Certains Thaïlandais critiques du putsch du 22 mai ont posté sur les réseaux sociaux des photos d'eux faisant ce salut qui consiste à lever les trois doigts du milieu, dont la fille de l'ancien Premier ministre Thaksin Shinawatra, renversé par le précédent coup d'Etat en 2006.
"Chers #HungerGames. Nous avons fait nôtre votre signe. Notre lutte n'est pas une fiction", a écrit un internaute sur Twitter.
La série de films "The Hunger Games" met en scène une société totalitaire dominée par les oligarques du Capitole qui font régner la terreur dans des districts où s'entasse la majorité de la population.
Le salut est au départ un geste de remerciement, d'admiration et d'au revoir adressé à un proche. Mais il devient ensuite un symbole de la révolte contre le régime qui organise notamment des jeux télévisés où les candidats de chaque district doivent s'entretuer.
En Thaïlande, certains manifestants expliquent également que le geste est une référence à la devise française "Liberté, Egalité, Fraternité", héritage de la Révolution de 1789.

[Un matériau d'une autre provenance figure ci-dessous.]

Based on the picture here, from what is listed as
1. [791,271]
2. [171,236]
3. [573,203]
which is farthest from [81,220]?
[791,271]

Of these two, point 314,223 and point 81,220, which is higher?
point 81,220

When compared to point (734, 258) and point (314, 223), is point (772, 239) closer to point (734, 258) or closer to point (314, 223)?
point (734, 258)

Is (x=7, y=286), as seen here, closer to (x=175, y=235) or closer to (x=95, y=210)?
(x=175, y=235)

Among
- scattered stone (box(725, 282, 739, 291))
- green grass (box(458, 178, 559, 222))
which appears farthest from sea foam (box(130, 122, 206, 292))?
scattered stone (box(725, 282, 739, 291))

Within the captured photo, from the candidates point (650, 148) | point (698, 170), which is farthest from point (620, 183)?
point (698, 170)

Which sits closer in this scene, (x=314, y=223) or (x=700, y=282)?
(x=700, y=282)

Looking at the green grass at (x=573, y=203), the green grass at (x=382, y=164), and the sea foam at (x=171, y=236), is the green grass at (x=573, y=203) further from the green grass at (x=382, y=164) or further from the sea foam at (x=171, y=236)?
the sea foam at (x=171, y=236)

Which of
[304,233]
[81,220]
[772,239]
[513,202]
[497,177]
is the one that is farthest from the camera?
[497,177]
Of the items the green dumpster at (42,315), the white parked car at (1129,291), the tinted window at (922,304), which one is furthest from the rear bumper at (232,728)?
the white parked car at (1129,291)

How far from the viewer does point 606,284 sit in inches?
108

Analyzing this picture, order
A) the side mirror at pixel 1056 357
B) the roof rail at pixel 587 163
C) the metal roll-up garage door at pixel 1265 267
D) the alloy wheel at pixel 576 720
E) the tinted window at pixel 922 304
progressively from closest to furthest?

L'armée, qui a imposé la loi martiale, un couvre-feu de nuit et un contrôle des médias, a prévenu que les gens faisant le salut pourraient être arrêtés, en vertu de l'interdiction de tout rassemblement de plus de cinq personnes.
"S'ils se rassemblent, avec plus de cinq personnes et montrent le symbole des trois doigts, alors c'est illégal", a déclaré à la presse le porte-parole de la junte Winthai Suvaree, tout en laissant entendre que ceux qui postaient des photos sur internet ne seraient probablement pas interpellés.
- Répression des manifestations -
Depuis le putsch, des petites manifestations ont lieu quasi quotidiennement dans la capitale.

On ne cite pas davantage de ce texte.